- [DOCUMENT PASSAGE]
□ □ □ □ □ □ □
Beginning with an overview of Curtis's career, this dissertation explores the cultural significance of all three incarnations of Dark Shadows (1966-1971, 1991, 2004), as well as sixteen films that Curtis produced, co-wrote, and/or directed in 1968, 1970 1977, and 1996. Two of these films are outgrowths of Dark Shadows while five others are faithful adaptations of classic Gothic-horror works by Henry James, Mary Shelley, Robert Louis Stevenson, Bram Stoker, and Oscar Wilde. Curtis's three anthology films, including Trilogy of Terror (1975), adapt the modern-horror stories of Jack Finney, Henry Kuttner, and Richard Matheson.
□ □ □ □ □ □ □
- [PROVIDED MATERIAL]
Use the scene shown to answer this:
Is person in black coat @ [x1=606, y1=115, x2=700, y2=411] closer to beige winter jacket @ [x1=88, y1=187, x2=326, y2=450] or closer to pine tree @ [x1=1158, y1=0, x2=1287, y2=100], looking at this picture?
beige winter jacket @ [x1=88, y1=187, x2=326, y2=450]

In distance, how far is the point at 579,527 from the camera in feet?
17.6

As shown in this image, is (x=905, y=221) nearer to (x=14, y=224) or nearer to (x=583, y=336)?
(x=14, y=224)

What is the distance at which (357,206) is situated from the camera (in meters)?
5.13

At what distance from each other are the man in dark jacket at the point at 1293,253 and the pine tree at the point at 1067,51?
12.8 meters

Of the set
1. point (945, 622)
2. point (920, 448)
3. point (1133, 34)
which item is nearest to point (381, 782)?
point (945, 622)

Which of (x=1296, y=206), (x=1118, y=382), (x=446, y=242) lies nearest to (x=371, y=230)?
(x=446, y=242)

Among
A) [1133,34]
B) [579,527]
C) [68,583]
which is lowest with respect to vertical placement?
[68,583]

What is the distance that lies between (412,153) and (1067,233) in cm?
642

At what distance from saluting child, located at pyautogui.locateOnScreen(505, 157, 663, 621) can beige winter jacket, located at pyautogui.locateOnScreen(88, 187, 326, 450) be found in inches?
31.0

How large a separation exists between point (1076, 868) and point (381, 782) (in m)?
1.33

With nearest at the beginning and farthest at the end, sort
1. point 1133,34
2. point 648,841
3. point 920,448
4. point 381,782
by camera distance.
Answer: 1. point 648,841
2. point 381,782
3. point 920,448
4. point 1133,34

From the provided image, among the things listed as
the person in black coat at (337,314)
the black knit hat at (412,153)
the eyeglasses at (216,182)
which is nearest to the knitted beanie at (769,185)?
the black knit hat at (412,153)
□ □ □ □ □ □ □
- [WORK TO COMPLETE]
(a) Recast the paragraph of the passage on Curtis's work that begins "Beginning with an overview" as a bulleted list that keeps its main facts.
(b) Resume the passage on Curtis's work, writing on from its final sentence.
The data come from a source separate from the passage on Curtis's work.

- [EXPECTED RESULTS]
(a)
- Opens with an overview of Curtis's career.
- Examines the cultural significance of all three incarnations of Dark Shadows (1966-1971, 1991, 2004).
- Also covers sixteen films that Curtis produced, co-wrote, and/or directed.
- Two of these films grew out of Dark Shadows.
- Five others are faithful adaptations of classic Gothic-horror works by Henry James, Mary Shelley, Robert Louis Stevenson, Bram Stoker, and Oscar Wilde.
- Three anthology films, including Trilogy of Terror (1975), adapt modern-horror stories by Jack Finney, Henry Kuttner, and Richard Matheson.

(b)
The Night Stalker, The Night Strangler, The Norliss Tapes, and Scream of the Wolf (1972-1974) represent Curtis's own sub-genre of a writer who investigates seemingly supernatural events against an innovative backdrop of humor, horror, and film noir. Classic-horror archetypes, including a vampire and a zombie, meet the cutthroat world of contemporary journalism. The result is a new brand of horror envisioned by Curtis and in tune with the times. Burnt Offerings (1976) and Curse of the Black Widow (1977) continue this trend as Curtis blends horror with family dynamics, interpersonal relationships, and women's issues.
This dissertation concludes with a consideration of Dan Curtis's importance to participatory fan culture while also documenting the director's esteemed place within the larger canvas of popular American literature and film.
Adviser: Will Brantley.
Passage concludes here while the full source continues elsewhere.